The title of Charles Slichter’s lecture was “Remembering Van: Three Madison Families and other Tales.” In it, he spoke about the influential roles played at the University of Wisconsin by his grandfather, Charles S. Slichter, and the fathers of John Bardeen and John Van Vleck. The tale begins in 1903 when Charles Van Hise, a distinguished geologist, was named President of the University of Wisconsin. In 1904, Van Hise recruited Charles Bardeen, John’s father, to found a medical school at the University. In 1906, Van Hise appointed Slichter to head the mathematics department. Slichter’s first action as department head was to recruit Edward B. Van Vleck to bring strength in pure mathematics. John Bardeen and John Van Vleck did their undergraduate work at Wisconsin, finishing in 1920 and 1926, respectively. After Bardeen finished his Master’s in engineering, Van Vleck provided guidance and help, recommending him to Trinity College, Cambridge University for a fellowship and later to Harvard University for appointment as a Junior Fellow. Charles Slichter, who did his undergraduate work at Harvard, had Van Vleck as an advisor. Van Vleck recommended he remain at the university for his Ph. D. and later suggested that he do his doctoral research on magnetic resonance with Edward Purcell.

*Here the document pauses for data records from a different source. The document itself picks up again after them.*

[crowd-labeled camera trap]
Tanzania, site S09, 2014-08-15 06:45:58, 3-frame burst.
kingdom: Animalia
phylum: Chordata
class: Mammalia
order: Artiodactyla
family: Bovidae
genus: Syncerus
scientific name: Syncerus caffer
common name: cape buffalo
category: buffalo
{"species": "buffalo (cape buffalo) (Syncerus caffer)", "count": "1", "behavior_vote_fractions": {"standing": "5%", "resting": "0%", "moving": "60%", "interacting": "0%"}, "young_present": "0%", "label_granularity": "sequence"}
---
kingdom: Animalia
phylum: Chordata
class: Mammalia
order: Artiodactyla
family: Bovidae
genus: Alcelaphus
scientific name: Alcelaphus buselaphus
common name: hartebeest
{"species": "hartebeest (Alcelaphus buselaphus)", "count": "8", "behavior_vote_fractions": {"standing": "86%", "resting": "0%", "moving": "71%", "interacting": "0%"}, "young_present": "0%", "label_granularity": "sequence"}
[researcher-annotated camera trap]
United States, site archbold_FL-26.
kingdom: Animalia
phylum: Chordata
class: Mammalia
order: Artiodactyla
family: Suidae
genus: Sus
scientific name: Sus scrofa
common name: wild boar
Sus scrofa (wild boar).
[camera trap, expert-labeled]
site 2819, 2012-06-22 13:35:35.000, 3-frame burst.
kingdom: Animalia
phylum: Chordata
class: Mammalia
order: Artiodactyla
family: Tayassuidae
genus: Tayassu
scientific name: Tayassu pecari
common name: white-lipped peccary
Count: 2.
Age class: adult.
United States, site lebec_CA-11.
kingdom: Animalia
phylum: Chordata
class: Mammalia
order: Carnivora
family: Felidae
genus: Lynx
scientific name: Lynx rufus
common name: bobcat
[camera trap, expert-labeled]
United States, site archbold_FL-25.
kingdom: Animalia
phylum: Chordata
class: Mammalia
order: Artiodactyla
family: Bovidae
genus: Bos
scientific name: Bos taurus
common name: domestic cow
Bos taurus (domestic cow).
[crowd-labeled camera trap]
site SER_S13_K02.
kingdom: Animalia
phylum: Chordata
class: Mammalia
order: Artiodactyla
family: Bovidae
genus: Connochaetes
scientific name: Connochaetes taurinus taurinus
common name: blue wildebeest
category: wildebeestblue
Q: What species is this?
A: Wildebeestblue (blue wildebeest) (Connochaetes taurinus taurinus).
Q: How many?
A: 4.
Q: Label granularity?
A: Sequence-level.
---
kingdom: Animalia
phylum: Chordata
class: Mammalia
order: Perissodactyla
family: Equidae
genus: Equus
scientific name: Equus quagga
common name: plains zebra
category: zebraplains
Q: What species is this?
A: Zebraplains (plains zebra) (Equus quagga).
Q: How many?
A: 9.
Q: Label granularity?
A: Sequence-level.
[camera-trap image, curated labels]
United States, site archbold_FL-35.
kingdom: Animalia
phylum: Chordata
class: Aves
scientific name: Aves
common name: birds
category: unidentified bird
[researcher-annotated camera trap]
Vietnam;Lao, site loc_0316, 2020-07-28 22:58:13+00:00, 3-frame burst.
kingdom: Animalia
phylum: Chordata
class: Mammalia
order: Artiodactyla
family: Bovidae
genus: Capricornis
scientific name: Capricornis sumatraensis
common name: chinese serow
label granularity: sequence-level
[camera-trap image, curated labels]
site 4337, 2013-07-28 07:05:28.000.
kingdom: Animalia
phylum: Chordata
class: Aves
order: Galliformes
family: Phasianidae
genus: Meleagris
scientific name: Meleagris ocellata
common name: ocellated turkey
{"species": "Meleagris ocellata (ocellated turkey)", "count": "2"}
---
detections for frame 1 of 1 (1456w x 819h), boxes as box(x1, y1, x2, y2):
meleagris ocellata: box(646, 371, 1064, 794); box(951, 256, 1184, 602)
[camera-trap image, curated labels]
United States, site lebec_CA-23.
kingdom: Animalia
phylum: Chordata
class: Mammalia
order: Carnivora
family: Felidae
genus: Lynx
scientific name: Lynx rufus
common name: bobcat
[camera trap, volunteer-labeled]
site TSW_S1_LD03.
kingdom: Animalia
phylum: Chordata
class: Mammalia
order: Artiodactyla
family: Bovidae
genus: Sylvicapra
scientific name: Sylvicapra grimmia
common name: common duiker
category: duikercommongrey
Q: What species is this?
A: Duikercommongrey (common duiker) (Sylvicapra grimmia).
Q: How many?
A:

Horst Meyer spoke about Van Vleck’s work on the magnetic susceptibility of the clathrate compounds and how it was stimulated by the measurements carried out at the Clarendon Laboratories, Oxford University by A. H. Cooke, W. P. Wolf and himself. By trapping paramagnetic molecules such as O2 in clathrate cages, they were able to extend measurements of the susceptibility temperatures below 1 K. The data from these measurements were the first test of earlier theoretical predictions of Van Vleck on the low temperature behavior of the susceptibilities of free molecules. Not surprisingly, it was found that there was a discrepancy between experiment and theory. This discrepancy stimulated collaboration between Van Vleck and Mary O’Brien from Oxford who was on sabbatical at Harvard at that time. O’Brien and Van Vleck showed that the discrepancy was due to the free molecule approximation and disappeared when a ‘hindering potential’ was taken into effect. Later measurements by Meyer and colleagues involving electron spin resonance and infrared absorption confirmed the magnitude of the hindering potential inferred by Van Vleck and O’Brien in O2 and NO. In later years, Van Vleck became interested in the properties of rare-earth iron garnets and worked with Meyer on the interpretation of his calorimetric and NMR experiments.